EXERCISE TASK A
In the thread about the TiVo stuck at the "few more seconds" screen, why does blindlemon suggest wiping the /var partition?
EXERCISE TASK B
Could you carry the TiVo boot-problem thread on past its last post?

EXCERPT
# stuck at few more seconds please



## adrianeaton (Sep 30, 2002)

I've got a hacked tivo that will not get past the few more seconds screen. Working fine up until a couple of days ago and then stuck regardless how much I reboot it. 

I have tried removing the disk and putting in an old pc on the secondary bus as the master drive and tried a full samsung disk scan which was fine. Also tried renaming the modemtest file in tvbin and that made no difference. 

There is one odd thing though. I keep looking at the tverr and tvlog files and they never get any new entries past may31st 00:40. Which I think is when the tivo must have died. Why don't I get any more entries each time it tries to boot?

tverr log shows "thread died due to signal 11" and then "invoking rule 834 rebooting system" any ideas what these mean?

I also tried holding the pause key and trying code 57 and 58 on boot up. 57 didn't seem to do anything and 58 gave a message about software update and after an hour of no screen change I gave up on that. 

Can anyone please help?
Adrian.


----------



## Pete77 (Aug 1, 2006)

Sorry can't help but I suspect a member called blindlemon can probably offer you some more advice on this situation.

Hopefully he will be along shortly.


----------



## blindlemon (May 12, 2002)

Have you tried wiping the /var parition completely in a PC?

You can use *mke2fs -c * to clear and recreate it. The TiVo OS should then do the rest at the next reboot. I saw a drive a few weeks ago that had some kind of corruption in the filesystem on /var that was screwing up the /log directory and causing a reboot shortly after "almost there..." - so I guess this could be similar.

Other than that, I would suspect you have some serious MFS corruption that can't be fixed by a GSOD. Have you tried telnetting into the box while it's hanging and having a poke around?


----------



## adrianeaton (Sep 30, 2002)

I have tried telnet but it can't connect. 

I will try removing the /var as you suggest and see what happens. 

Typical it would happen just after I come back off holiday and it is full of stuff i wanted to watch. 

I find it a bit strange that there is nothing written to the logs at all? It does get past the first booting screen and so I'd have thought there would be something there with the current date next to it. 

Thanks for your help so far.
Adrian.


----------



## adrianeaton (Sep 30, 2002)

Is the hdx9 partition the one used for /var? 

So to use mke2fs I would type:

mke2fs -c /dev/hdc9 

Currently I can see hdc4 and hdc9. hdc7 doesn't want to mount. As I understand it tivo switches between hdc7 and hdc9 as a fallback incase there is a problem? Currently my tivo must be mounting hdc9 I guess.

Cheers,
Adrian.


----------



## blindlemon (May 12, 2002)

Yes, 9 is the /var - you can check by mounting it


----------



## adrianeaton (Sep 30, 2002)

deleteing /var didn't seem to make any difference it still gets stuck on the couple of seconds screen.

mounting hdc9 again and I can see it has recreated the standard directories including log. Looking into the log directory and it is empty.

EXTRACTED MATERIAL
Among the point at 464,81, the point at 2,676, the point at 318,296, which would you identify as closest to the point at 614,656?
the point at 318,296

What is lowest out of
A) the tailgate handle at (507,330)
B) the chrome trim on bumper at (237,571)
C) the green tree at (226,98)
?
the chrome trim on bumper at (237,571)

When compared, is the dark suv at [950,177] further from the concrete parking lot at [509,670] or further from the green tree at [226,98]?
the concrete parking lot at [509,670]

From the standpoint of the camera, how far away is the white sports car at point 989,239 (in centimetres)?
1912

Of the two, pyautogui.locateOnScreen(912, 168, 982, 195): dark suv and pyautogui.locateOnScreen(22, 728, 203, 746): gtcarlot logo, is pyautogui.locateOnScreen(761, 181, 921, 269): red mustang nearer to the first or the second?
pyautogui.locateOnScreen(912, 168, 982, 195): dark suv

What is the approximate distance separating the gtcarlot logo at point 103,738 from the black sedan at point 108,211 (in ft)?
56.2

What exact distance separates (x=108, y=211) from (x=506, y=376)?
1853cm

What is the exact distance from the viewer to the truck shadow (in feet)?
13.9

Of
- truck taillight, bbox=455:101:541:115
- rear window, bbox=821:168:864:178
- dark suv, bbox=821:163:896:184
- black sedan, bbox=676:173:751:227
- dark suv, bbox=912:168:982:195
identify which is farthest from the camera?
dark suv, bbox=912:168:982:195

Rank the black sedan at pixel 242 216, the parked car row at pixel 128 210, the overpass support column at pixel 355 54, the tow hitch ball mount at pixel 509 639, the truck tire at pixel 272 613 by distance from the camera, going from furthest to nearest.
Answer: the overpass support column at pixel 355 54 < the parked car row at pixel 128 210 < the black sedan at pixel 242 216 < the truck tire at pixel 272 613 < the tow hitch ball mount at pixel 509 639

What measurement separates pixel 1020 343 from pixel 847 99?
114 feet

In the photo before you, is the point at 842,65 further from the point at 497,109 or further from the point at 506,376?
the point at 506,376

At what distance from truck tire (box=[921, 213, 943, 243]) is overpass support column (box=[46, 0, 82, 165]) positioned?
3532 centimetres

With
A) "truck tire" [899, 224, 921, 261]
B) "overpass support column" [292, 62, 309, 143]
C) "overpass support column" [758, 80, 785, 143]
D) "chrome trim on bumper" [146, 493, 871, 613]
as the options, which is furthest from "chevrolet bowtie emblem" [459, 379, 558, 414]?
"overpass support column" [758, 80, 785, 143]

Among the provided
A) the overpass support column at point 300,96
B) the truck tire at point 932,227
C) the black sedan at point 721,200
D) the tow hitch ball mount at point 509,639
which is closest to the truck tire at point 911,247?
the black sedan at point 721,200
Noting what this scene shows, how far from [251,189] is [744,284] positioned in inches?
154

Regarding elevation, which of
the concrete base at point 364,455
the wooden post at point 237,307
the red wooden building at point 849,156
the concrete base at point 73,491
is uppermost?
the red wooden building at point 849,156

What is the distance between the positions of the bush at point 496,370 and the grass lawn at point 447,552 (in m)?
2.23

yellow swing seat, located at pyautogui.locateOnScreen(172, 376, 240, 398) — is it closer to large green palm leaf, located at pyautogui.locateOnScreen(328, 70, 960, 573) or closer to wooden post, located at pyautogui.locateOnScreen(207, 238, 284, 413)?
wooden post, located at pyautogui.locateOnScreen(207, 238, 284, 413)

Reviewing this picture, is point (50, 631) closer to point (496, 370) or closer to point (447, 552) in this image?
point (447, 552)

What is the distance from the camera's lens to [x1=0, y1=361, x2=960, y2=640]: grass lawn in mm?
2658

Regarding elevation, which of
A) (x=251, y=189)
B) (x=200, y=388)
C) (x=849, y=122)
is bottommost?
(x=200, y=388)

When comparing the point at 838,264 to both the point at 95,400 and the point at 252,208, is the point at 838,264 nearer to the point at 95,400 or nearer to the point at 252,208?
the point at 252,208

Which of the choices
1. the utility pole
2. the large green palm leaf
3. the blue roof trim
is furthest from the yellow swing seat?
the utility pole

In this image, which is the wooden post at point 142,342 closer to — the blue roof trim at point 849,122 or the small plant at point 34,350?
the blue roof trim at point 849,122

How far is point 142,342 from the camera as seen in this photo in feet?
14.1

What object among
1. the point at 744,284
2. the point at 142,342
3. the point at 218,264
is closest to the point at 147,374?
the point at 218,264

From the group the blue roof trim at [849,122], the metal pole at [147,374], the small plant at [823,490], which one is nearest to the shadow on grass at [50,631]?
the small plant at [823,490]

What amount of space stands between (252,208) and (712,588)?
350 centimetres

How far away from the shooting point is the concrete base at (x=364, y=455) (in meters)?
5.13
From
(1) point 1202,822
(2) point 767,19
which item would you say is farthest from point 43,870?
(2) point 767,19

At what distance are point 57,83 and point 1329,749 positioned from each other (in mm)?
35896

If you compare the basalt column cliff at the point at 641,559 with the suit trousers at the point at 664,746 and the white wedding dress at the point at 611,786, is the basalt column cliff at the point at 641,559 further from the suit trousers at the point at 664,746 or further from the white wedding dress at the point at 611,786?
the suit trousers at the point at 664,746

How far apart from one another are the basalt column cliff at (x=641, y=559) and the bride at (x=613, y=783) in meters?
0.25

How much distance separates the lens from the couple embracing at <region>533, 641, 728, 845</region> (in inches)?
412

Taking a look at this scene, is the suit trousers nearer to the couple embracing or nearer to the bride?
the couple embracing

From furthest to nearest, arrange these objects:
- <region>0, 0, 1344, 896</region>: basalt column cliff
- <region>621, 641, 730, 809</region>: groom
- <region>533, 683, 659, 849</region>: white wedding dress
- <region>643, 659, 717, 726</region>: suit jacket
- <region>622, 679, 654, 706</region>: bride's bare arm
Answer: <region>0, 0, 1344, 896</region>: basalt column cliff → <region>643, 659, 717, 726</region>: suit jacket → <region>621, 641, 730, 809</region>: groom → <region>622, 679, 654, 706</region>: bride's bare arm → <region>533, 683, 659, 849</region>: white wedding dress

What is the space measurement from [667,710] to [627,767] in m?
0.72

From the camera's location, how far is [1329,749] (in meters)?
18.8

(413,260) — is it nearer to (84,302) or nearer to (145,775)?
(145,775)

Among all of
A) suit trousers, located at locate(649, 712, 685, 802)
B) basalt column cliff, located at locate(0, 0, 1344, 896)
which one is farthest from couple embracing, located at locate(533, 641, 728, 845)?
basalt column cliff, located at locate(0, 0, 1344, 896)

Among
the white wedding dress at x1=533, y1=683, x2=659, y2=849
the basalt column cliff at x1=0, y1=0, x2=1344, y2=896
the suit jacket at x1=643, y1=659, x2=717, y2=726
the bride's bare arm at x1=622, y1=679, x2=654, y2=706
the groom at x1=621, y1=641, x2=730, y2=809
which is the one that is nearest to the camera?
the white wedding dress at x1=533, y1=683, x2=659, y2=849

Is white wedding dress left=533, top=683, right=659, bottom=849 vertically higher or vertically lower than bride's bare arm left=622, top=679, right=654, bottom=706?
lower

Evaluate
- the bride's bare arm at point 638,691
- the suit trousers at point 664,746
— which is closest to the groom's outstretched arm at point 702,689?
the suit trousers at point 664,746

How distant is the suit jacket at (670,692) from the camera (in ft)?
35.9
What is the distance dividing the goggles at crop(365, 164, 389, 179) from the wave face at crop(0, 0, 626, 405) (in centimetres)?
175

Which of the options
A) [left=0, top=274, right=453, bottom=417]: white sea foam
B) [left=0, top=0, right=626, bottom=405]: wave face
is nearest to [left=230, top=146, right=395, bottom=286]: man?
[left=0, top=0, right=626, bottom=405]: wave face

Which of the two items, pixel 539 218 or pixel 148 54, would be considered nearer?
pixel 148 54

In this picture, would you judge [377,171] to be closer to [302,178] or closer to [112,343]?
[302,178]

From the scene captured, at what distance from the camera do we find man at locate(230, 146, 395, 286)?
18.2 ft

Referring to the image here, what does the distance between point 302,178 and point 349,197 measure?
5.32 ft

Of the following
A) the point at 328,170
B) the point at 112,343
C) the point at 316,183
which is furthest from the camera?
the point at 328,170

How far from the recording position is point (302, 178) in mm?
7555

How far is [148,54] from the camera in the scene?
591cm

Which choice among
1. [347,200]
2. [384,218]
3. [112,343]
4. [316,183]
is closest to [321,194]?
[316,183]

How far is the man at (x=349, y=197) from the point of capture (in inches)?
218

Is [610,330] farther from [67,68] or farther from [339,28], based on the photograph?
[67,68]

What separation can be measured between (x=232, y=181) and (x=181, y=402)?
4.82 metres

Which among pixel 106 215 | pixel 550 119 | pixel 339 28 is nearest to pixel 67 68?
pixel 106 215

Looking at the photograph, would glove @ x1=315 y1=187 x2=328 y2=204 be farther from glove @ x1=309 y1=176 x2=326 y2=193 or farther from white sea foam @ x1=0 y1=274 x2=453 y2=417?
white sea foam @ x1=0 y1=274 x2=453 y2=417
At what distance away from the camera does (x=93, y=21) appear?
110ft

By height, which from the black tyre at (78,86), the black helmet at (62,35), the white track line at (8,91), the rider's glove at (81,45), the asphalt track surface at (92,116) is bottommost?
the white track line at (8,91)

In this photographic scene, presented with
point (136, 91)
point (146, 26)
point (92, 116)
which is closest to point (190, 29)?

RIGHT ANSWER A
He had seen a drive a few weeks earlier with filesystem corruption on /var that was disrupting the /log directory and causing a reboot shortly after "almost there...". He guessed this TiVo's problem could be similar. After /var is cleared and recreated with mke2fs -c, the TiVo OS should handle the rest at the next reboot.

RIGHT ANSWER B
Is there any way of forcing a mfsassert to check the file system? I don't think the panic code 57 seems to be doing anything. I don't get a GSOD just the couple of seconds screen as usual.

How do I see the echo statements in rc.sysinit as they happen or even in a log file in order to debug it?

Cheers,
Adrian.


----------



## Pete77 (Aug 1, 2006)

adrianeaton said:


> Is there any way of forcing a mfsassert to check the file system? I don't think the panic code 57 seems to be doing anything. I don't get a GSOD just the couple of seconds screen as usual.


I believe its *mfsassert please * from something I remember reading on here.

However perhaps best to wait for our resident expert, blindlemon, to confirm.


----------



## adrianeaton (Sep 30, 2002)

I can't get a bash prompt via telnet so it needs to be a command I can run from a pc running a tivo boot cd. Mfsassert doesn't seem to be available on the cd I have.

Adrian.


----------



## adrianeaton (Sep 30, 2002)

just tried the old original tivo hard drive before the upgrade and it works fine so definitely the data on the disc is corrupt somehow.

Is there anyway to reset all the files except the recorded programs? or copy off the programs and reset the disk from an image and then copy them back on again?

Thanks for your help
Adrian.


----------



## Pete77 (Aug 1, 2006)

adrianeaton said:


> just tried the old original tivo hard drive before the upgrade and it works fine so definitely the data on the disc is corrupt somehow.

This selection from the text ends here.